# [The exercise]
In the post about growing SaaS Marketer's traffic, about how much was spent on Facebook Ads to boost posts?

# [Given text]
Just checked GA and saw we are about to hit 10k site sessions on SaaS Marketer in May... we got out first hit in March so wanted to share a little on how we have done this!

And viewing by day:

We're bootstrapping so have spent approx. $300 on Facebook Ads to boost posts to date and our current total organic sessions are approx. 500 so not a great amount of SEO traction.

It's all come from strategic free promotion and getting other people to share :)

But before we get into that... there is no point honing your content promotion skills if your content is not awesome.

It really comes down to one thing... the dark, gruelling hours you have to spend creating the content. The self doubt you feel when you just "can't create anything good this morning".

If you make the content good... the promotion is SO much easier.

How do you make good content?

There are two parts:

  1. What you say
  2. How you say it

Number 1 is the hardest part, and normally requires months or years of expertise. Number 2 can be improved pretty fast... this is your writing (if your building a blog) or speaking skills (if you're building a podcast or video).

# [Collected material]
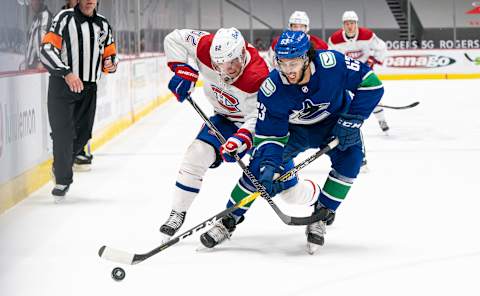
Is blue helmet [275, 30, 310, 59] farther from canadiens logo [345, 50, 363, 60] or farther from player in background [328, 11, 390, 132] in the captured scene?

# [Written answer]
Approximately $300.